The Appeals Court heard argument in a construction-dispute appeal over whether a Chapter 93A verdict can stand when a jury found an unfair or deceptive act but rejected a separate finding of "knowing and willful" conduct that can trigger doubled or trebled damages.

The Appeals Court heard argument in Charles Taylor v. New Heights Builders about whether a jury verdict finding an ‘‘unfair or deceptive’’ act under G.L. c. 93A can stand where the jury declined to find the conduct was ‘‘knowing and willful’’ and the appellant contends the underlying nondisclosure theory requires a knowing-and-willful finding.

Why it matters: the case tests the interplay between common-law misrepresentation or nondisclosure claims, Chapter 93A liability, and the separate ‘‘knowing and willful’’ showing that can support doubled or trebled damages under the statute.

Appellant counsel Kyle Viera argued the only plausible theory supporting the 93A verdict in the record was nondisclosure (failure to tell buyers that engineered plans changed some framing dimensions), and that the SJC’s line of decisions requires nondisclosure-based 93A claims to be knowing and willful; because the jury specifically checked ‘‘no’’ to the willful/knowing question on the verdict slip, Viera argued the 93A finding should not stand.

Appellees’ counsel Marie Chung Treslow responded that the jury’s finding that the builder committed an unfair or deceptive act is a standalone basis for liability under Chapter 93A and that the ‘‘knowing and willful’’ question on the verdict slip was properly reserved to the judge for purposes of deciding whether to award doubled or trebled damages.
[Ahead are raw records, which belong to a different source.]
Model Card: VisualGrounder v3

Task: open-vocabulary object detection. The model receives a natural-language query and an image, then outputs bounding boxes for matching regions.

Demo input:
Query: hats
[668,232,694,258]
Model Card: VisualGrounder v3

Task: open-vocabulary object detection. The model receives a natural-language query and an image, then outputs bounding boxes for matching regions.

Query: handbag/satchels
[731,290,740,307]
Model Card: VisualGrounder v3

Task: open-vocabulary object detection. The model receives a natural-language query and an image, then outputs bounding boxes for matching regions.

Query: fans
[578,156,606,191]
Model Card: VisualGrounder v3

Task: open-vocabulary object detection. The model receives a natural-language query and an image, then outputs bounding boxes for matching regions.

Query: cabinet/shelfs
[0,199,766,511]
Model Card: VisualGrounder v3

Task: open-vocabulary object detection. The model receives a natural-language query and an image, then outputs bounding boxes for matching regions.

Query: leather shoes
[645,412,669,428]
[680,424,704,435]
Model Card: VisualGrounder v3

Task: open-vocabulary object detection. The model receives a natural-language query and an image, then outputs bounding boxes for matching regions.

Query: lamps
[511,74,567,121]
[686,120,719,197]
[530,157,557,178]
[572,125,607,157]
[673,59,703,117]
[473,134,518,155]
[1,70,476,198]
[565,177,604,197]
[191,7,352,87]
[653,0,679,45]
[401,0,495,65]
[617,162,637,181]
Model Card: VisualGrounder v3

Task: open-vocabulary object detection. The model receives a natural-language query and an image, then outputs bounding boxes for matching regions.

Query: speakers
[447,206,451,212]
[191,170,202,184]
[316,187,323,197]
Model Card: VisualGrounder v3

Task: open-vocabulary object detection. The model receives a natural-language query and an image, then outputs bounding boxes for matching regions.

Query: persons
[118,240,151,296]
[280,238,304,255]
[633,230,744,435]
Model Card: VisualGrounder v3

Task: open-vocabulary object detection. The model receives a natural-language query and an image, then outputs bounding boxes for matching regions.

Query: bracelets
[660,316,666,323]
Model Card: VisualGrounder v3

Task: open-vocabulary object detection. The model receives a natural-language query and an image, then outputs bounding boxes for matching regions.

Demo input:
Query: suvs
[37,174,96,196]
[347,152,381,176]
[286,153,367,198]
She told the panel the jury could reasonably conclude the builder delivered a substandard, ‘‘bouncy’’ floor performance and then failed to finish repairs despite promising to do so — conduct the jury could deem unfair and deceptive without concluding it was willful.

The panel questioned counsel about whether the alleged framing change (joist spacing, 12 inches versus 16 inches on center) was material, whether an ordinary buyer would have relied on that technical change, and whether the engineering and contractor practices at issue made disclosure a per se Chapter 93A violation. Counsel debated whether requiring notice of every minor post-design change would materially expand Chapter 93A liability.

The court took the matter under advisement and will address whether the verdict and jury answers are legally consistent and whether any re-trial or remittitur is required.